Tornando all’azionario, constatiamo che Wall Street, dopo un iniziale tentativo di proseguire il rimbalzo del giorno prima, si è fermata proprio quando hanno chiuso le borse europee ed è tornata indietro, facendo vedere nuovamente il segno meno finale sui tre indici principali (SP500, Dow Jones e Nasdaq100). Il calo finale è stato modesto, ma ha interrotto il rimbalzo già il secondo giorno e lascia pensare che il ritorno ai massimi di gennaio non sarà certo una passeggiata come nelle altre mini-correzioni dell’ultimo anno.
Anzi il segnale è bruttino e rivela che il sentiment degli investitori, che sembrava inossidabile solo una settimana fa, potrebbe aver subito un deterioramento equivalente alla ripresa della percezione del rischio che negli ultimi giorni si è imposta.

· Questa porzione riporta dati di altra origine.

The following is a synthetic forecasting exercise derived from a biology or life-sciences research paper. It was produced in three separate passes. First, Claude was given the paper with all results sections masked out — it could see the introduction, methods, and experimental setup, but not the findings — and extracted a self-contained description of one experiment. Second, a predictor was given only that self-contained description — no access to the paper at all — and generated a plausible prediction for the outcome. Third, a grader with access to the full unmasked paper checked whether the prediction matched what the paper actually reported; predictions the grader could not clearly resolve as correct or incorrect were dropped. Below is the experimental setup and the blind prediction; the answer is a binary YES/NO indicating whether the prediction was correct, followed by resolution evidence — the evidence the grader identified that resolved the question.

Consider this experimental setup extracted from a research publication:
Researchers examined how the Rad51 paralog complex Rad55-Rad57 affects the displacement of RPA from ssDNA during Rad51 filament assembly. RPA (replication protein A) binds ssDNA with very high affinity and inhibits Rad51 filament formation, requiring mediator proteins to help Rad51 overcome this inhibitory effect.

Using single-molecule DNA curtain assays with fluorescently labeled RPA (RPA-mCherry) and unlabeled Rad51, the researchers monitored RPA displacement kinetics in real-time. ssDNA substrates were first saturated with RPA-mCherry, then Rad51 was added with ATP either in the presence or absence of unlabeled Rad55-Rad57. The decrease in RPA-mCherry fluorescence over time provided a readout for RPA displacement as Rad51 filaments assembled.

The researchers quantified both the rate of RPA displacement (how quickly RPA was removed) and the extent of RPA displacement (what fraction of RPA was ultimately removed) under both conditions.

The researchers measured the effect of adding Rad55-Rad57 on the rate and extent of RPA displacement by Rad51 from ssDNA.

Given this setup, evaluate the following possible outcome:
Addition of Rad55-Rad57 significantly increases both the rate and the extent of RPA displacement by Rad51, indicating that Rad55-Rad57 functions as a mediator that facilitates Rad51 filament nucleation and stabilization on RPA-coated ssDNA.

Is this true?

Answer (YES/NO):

Lo testimonia anche il fatto che lo shock degli indici azionari ha risvegliato la voglia di realizzi anche per altri trend che duravano da mesi, come il petrolio, che ieri ha subito un forte scivolone e dai 67 dollari di qualche giorno fa è già sceso di circa l’8%. Anche il cambio EUR/USD sta finalmente correggendo in modo significativo. Ieri è sceso a 1,225 ed ha completato un modello di doppio massimo che dovrebbe farlo scendere almeno di un altro centesimo
Se dovesse proseguire il calo dell’euro, che forse il governo tedesco meno austero del previsto potrebbe favorire, dovrebbero riprendere un po’ di forza relativa gli indici dell’Eurozona rispetto a quelli americani, che da 6 mesi stanno decisamente sovraperformando quelli europei.
E’ appena il caso di ricordare che migliorare la forza relativa non significa che gli indici europei debbano necessariamente salire. Si può sovraperformare anche scendendo di meno degli indici americani.